For my siblings and I, the bliss of the homeward walk was often cut short by the pleas of Zakamwita. Zakamwita was the oldest woman in the village. She was so frail and bent over by dotage that when she walked, you would think she had three legs – the walking stick appeared like the third. To say that her skin was furrowed, especially about the face, may be to understate matters; she was all depressions and knobs, and there was no pattern to them. She lived alone, in a round hut that seemed as vulnerable as her person. This hut was set in a banana plantation, about 50m away from the village feeder road, and about 100m away from the nearest homestead. Zakamwita was Rwandese, and any sympathy with that tribe could, in those days, be interpreted as treason.
About two years before, machete–bearing youth wingers of the ruling party had gone about chasing or butchering Rwandese, razing their homesteads, and grabbing the cattle and other property accumulated over two decades of taking refuge. The government, persuaded that all Rwandese were as dangerous as their compatriots who had joined Museveni in the jungles of Luwero, had issued a directive that they leave the country with immediate effect. Somehow, Zakamwita had stayed behind. It seems her relatives had calculated that taking along someone so frail would slow them down and lessen their chances of escape. And it seems the youth wingers had decided that she wasn't worth their diabolical energies.
She had survived, but she had been left destitute, since her erstwhile home had been razed and the property grabbed. Moreover she was without kin, and anyone that aided her risked being perceived as a sympathizer of insurgency. Yet, Zakamwita, authorized by my father to send my siblings and me on errands, sought my aid whenever she espied me or sensed my footsteps. As if she didn't care how the security agencies perceived me!
While dotage had sapped her physical strength, it seems the vulnerability it had brought along had sharpened her ears. For she had a way of sensing the lunch hour home-ward footsteps of my siblings and I, even across a distance of 50m, and whenever she did, she would crawl to the entrance of her hut, look towards the direction of the footsteps, and, in a piteously feeble voice, cry: “eimwe banamwe mundeetere amaizi.” “Children, bring me some water.”
I hated those words. Yes, I did. No, it wasn't about security agencies. It was about the afternoon adventures. The plea meant that, instead of going on such adventures after lunch, I would have to first go to the well to fetch water for the old woman. In hindsight, I realize of course that it was wicked to so put recreation above duty and charity.
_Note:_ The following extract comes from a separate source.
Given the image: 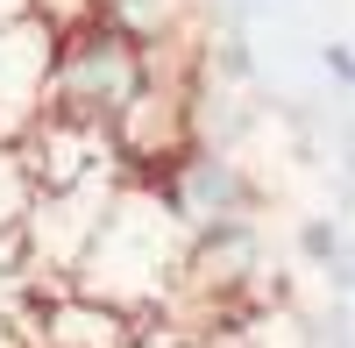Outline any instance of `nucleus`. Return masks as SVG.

But a six-year old is a six-year old, and I can understand why I felt the way I did.
Then a certain three or four days passed without the usual interruption of the bliss of the homeward walk. Zakamwita went quiet, as if she had found an alternative solution to the water problem. It was a sweet relief, but the explanation for the relief, it turned out, was anything but sweet. I don't recall who discovered it, or how they did so, but the poor, frail, long-suffering woman had been invaded by red ants which had not only killed her but also reduced her to a bloodcurdling spectacle over a week of enveloping her body, biting without rest or resistance.
I have seen terrible spectacles in my time. I have seen the grisly images that came from Rwanda during the genocide, and those that came from Somalia during the civil war. But I have never seen anything as chilling as what remained of Zakamwita after that week-long attack of red ants.
No coffin was bought. There was none of the usual night of keeping vigil while singing hymns. As soon as Zakamwita's death was discovered, some youths tried their best, using spades and sticks, to disentangle her body from the hard bites of red ants; some shallow grave was hurriedly dug; the villagers who had quickly gathered sang a few hymns as the chilling body, together with the ants that were unwilling to let go, was dragged out of the hut and lowered into the grave. The backfilling of the soil was done, the round hut was razed, and the villagers returned to their homes and resumed their normal routines, but the events stuck in my mind and still turn my eyes damp when I look back upon them.
As the quick, unceremonious burial was conducted, I thought about the cruelty of red ants, but what I should have really thought about is the cruelty of man, including my own attitude towards the poor, deceased woman, who would never again ask me to fetch her some water.